Give back the lines below verbatim, omitting all pictures.

Data excerpts:
↓↓↓

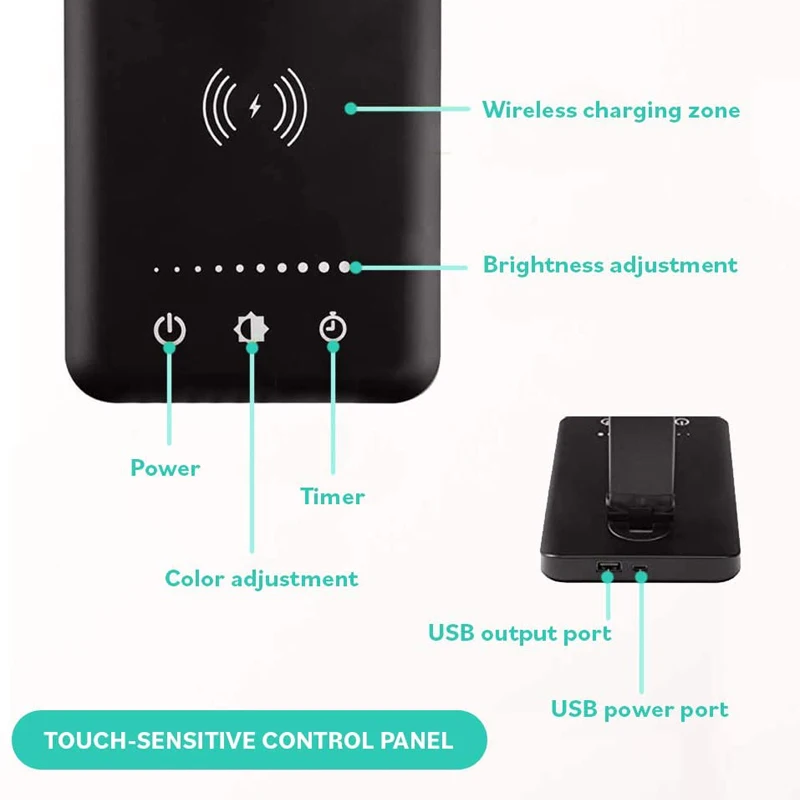 Wireless charging zone

Brightness adjustment

Power

Timer

Color adjustment

USB output port

USB power port

TOUCH-SENSITIVE CONTROL PANEL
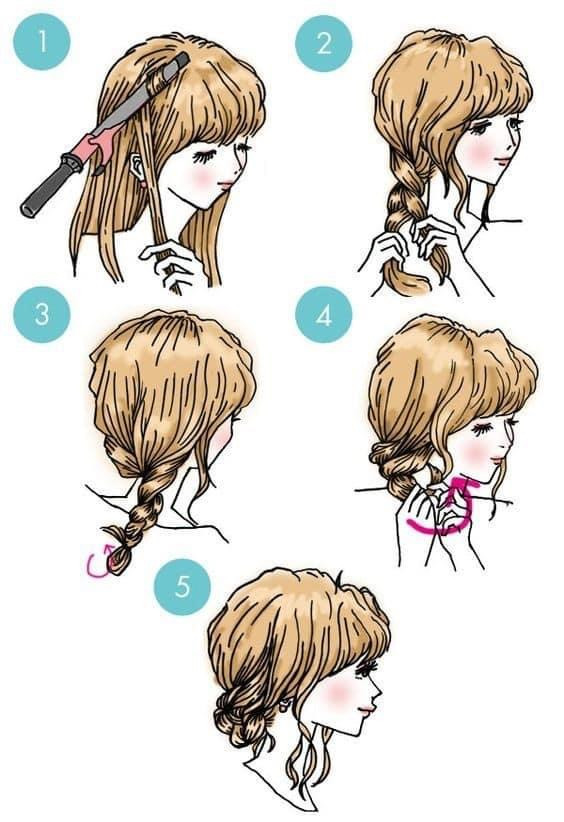 1

2

3

4

5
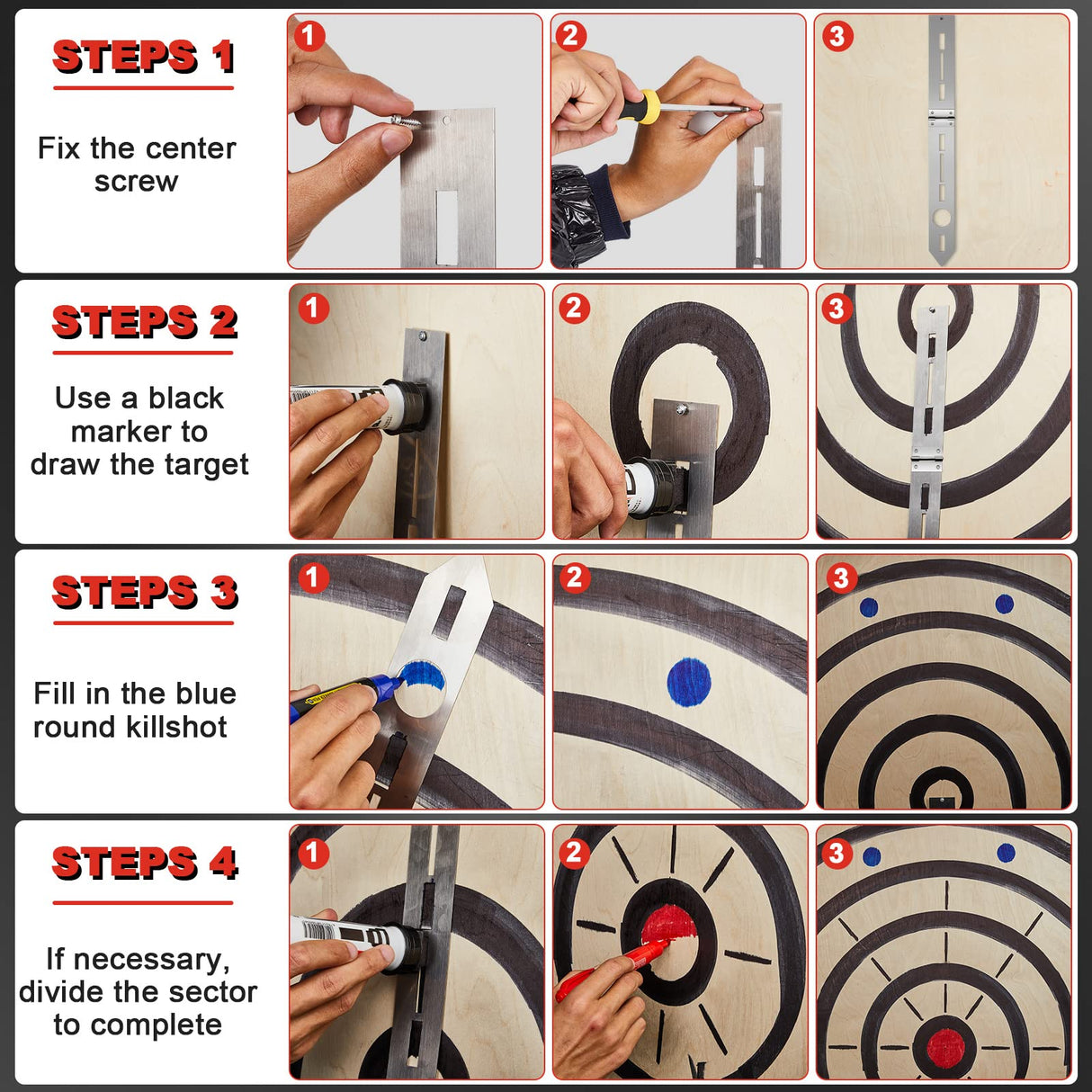 STEPS 1

Fix the center screw

1

2

3

STEPS 2

Use a black marker to draw the target

1

2

3

STEPS 3

Fill in the blue round killshot

1

2

3

STEPS 4

If necessary, divide the sector to complete

1

2

3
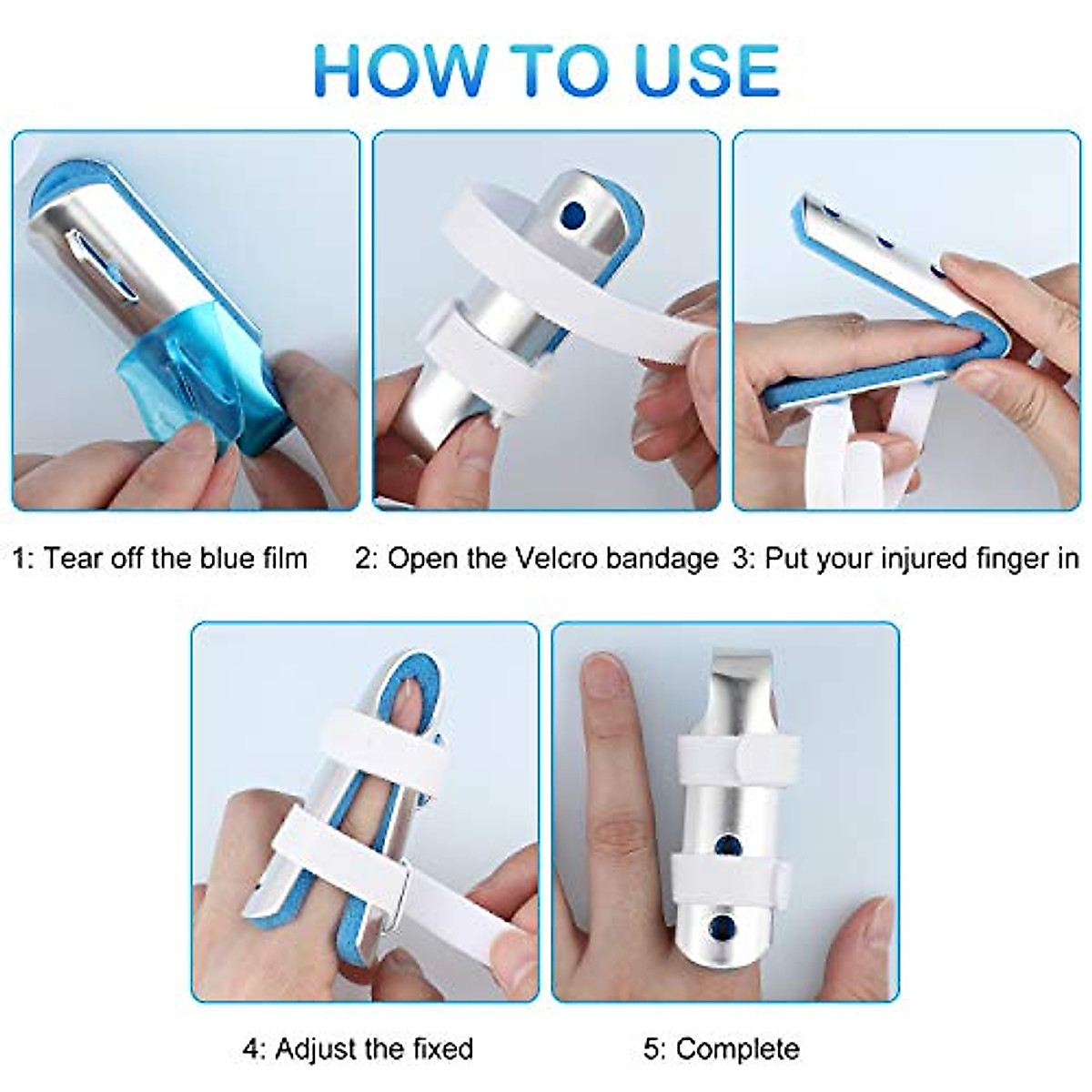 HOW TO USE

1: Tear off the blue film

2: Open the Velcro bandage

3: Put your injured finger in

4: Adjust the fixed

5: Complete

↑↑↑

• TASK ANSWER:
 Wireless charging zone

Brightness adjustment

Power

Timer

Color adjustment

USB output port

USB power port

TOUCH-SENSITIVE CONTROL PANEL
 1

2

3

4

5
 STEPS 1

Fix the center screw

1

2

3

STEPS 2

Use a black marker to draw the target

1

2

3

STEPS 3

Fill in the blue round killshot

1

2

3

STEPS 4

If necessary, divide the sector to complete

1

2

3
 HOW TO USE

1: Tear off the blue film

2: Open the Velcro bandage

3: Put your injured finger in

4: Adjust the fixed

5: Complete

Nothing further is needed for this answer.